The big news today is LOTS of new revelations on the Epstein front:

--The Democrats on the Oversight Committee have been going over the 20,000 pieces of info released by the Epstein estate and released more photos today.

--Three show Trump, one with Epstein, one with a young girl, and one surrounded by at least 5 young girls (I say they’re girls because their faces have been redacted. There’s one young woman in one of the photos whose face is not redacted, so I assume she’s not underage, and the rest of them are.)

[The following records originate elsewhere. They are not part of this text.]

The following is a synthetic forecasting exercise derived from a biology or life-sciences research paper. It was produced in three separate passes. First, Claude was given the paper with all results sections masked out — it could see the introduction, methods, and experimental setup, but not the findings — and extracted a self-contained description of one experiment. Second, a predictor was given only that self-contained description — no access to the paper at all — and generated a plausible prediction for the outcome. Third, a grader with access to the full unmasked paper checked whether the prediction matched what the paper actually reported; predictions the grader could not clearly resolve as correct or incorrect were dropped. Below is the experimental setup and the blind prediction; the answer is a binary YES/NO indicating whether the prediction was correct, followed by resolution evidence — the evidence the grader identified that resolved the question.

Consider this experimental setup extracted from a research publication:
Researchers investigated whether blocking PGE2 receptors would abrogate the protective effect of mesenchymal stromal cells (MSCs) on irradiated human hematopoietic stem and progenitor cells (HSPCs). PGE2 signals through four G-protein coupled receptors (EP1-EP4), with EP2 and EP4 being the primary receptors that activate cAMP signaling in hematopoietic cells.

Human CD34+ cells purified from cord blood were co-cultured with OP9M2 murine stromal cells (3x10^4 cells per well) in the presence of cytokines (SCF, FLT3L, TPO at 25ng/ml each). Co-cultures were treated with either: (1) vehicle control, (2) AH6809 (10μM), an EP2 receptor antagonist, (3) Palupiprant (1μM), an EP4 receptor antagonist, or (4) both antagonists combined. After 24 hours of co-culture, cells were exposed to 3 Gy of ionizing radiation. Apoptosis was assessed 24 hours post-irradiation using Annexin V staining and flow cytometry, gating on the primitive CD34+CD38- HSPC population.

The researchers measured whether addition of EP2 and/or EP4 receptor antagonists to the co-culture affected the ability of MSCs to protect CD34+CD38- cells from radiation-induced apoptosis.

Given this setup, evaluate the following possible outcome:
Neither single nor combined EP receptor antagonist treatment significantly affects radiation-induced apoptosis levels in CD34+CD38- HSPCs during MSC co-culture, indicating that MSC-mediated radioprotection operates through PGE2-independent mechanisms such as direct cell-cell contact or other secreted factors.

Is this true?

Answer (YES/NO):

--Other photos show Bill Gates and Richard Branson with Epstein, Bill Clinton with Epstein, Maxwell, and another couple; Larry Summers (who’s also appeared in email exchanges with Epstein) and Alan Dershowitz (who admits to having a massage, but says he kept his underpants on); two of Epstein hanging out with Woody Allen which definitely make it harder to believe his protests of innocence as regards having molested his five-year-old stepdaughter; one of them with Larry Summers on Epstein’s private plane, the "Lolita Express"; several with Steve Bannon; Bill Gates (whose wife divorced him after finding out his connections with Epstein) and the pilot of Epstein’s private plane; and one with Richard Branson and Prince Andrew (whose connections with Epstein made him lose his royal status.)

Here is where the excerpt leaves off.